Alfred (Bruxelles 1823  – Paris 1906). Il se forma dans l'atelier de Navez à Bruxelles, puis, à Paris, dans celui de Roqueplan (1844). Il exécuta d'abord des scènes de genre influencées par le courant du réalisme humanitaire, exposa à Bruxelles en 1851, puis au Salon à Paris. Ce qu'on appelle le vagabondage, exposé en 1855 à l'occasion de l'Exposition universelle (musée d'Orsay), compte parmi les œuvres fortes du Réalisme. À partir de 1855, installé définitivement dans la capitale française, et lié à Manet, il devint le peintre de la Parisienne du second Empire et connut le plus vif succès : le Bain (musée d'Orsay), Sphinx parisien (1867, musée d'Anvers). En dépit de sa modernité (l'artiste emprunta certains de ses effets au japonisme naissant : Mendicité autorisée, id. ; la Lettre autorisée, musée d'Orsay) et du brio de son exécution, cet art n'échappe pas aux tentations de la facilité et du factice. Quelques œuvres témoignent pourtant d'une retenue sincère : la Dame en rose (1866, Bruxelles, M. R. B. A.) ; Fleurs d'automne (1867, id.). Dans son Atelier (1869, id.), Stevens atteint à la précision de H. de Braekeleer. Il peignit aussi des marines, et il publia des Impressions sur la peinture.

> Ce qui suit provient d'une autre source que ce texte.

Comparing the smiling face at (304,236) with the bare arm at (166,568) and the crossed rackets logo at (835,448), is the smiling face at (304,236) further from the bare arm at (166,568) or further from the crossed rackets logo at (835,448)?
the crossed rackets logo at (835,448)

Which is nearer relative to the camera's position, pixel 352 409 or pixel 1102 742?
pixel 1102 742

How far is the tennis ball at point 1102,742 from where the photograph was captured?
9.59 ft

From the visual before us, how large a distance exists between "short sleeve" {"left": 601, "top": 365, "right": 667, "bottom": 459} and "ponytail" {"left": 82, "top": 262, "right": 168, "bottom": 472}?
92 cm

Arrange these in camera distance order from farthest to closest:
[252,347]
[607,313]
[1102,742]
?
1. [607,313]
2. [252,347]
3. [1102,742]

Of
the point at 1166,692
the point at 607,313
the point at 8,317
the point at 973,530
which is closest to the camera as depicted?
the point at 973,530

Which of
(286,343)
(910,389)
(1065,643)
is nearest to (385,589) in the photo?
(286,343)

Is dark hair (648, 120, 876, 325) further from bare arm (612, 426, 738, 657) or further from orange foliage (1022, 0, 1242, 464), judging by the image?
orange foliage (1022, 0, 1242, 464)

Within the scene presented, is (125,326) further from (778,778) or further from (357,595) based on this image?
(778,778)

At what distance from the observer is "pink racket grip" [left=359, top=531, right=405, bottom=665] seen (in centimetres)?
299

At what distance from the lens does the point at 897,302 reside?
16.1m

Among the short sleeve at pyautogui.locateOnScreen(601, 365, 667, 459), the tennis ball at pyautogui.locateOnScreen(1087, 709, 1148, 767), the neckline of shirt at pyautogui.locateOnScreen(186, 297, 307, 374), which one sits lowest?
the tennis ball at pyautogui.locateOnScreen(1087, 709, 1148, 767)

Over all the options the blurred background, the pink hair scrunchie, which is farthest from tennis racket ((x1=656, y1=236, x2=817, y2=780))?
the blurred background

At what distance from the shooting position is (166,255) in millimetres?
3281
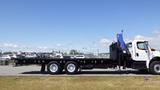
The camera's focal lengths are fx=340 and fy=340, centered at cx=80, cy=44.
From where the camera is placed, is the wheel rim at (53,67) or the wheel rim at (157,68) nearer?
the wheel rim at (157,68)

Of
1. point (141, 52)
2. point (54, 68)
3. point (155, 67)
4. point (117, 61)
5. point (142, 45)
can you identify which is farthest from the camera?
point (54, 68)

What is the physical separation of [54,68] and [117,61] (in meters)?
4.53

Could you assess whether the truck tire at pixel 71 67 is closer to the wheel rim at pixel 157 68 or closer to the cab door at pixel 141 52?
the cab door at pixel 141 52

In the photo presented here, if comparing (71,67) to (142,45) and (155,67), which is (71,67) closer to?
(142,45)

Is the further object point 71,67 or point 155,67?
point 71,67

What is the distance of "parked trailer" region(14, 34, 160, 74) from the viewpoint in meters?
23.5

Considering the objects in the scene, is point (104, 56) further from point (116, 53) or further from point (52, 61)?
point (52, 61)

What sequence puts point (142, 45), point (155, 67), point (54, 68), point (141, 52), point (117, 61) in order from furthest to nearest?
point (54, 68), point (117, 61), point (142, 45), point (141, 52), point (155, 67)

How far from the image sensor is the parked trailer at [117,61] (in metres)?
23.5

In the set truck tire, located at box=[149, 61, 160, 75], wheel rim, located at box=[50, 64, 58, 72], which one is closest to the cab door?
truck tire, located at box=[149, 61, 160, 75]

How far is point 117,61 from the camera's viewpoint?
24.2m

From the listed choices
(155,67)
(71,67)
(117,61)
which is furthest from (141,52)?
(71,67)

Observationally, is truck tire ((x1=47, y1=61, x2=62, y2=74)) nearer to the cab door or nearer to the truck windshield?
the cab door

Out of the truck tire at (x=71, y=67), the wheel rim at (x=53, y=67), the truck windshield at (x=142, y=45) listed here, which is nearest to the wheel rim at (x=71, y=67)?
the truck tire at (x=71, y=67)
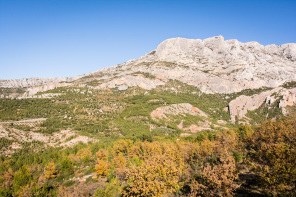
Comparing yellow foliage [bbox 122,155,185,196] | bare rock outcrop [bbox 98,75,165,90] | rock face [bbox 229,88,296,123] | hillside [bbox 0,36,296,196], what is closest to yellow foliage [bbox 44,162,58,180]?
hillside [bbox 0,36,296,196]

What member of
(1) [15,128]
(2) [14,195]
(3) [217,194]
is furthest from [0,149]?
(3) [217,194]

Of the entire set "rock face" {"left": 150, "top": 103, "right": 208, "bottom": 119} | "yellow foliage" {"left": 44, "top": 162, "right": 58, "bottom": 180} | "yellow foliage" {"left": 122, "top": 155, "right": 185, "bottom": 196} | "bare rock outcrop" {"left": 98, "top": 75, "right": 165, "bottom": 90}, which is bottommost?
Answer: "yellow foliage" {"left": 44, "top": 162, "right": 58, "bottom": 180}

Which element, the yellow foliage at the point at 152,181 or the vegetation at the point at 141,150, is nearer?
the yellow foliage at the point at 152,181

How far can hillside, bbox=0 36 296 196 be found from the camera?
2783 cm

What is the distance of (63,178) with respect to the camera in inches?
1831

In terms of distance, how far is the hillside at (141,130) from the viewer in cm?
2783

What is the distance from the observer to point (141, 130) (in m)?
101

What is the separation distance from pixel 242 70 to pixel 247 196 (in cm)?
19385

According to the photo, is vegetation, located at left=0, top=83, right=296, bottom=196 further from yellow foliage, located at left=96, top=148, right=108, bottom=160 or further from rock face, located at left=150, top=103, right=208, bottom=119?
rock face, located at left=150, top=103, right=208, bottom=119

Joseph (Bruxelles 1819 – id. 1892). Frère du précédent, il se forma chez l'animalier L. Robbe et débuta au Salon de Bruxelles en 1842. À l'exemple de peintres flamands du xviie s. comme Fyt et Snyders, il représenta dans ses tableaux des chiens dont il fit un thème de prédilection, attirant d'abord l'attention sur le côté pitoyable de ces animaux : la Vieille Lice (musée de Tournai). Introduit à la cour française par son frère, ami de Baudelaire et de la princesse Mathilde, il subit à Paris l'influence de Decamps et s'attacha davantage, sans toujours éviter l'anecdote, à caractériser la psychologie de ses modèles, toujours canins : Plus fidèle qu'heureux (1848, Bruxelles, M. R. B. A.) ; Un matin à Bruxelles (1848, id.). Son mérite est surtout d'ordre technique et l'artiste révéla une vive sensibilité de coloriste dans le rendu des pelages : le Chien au miroir (1861, id.). Atteint d'une maladie mentale incurable, Joseph cessa de peindre à la fin de sa vie.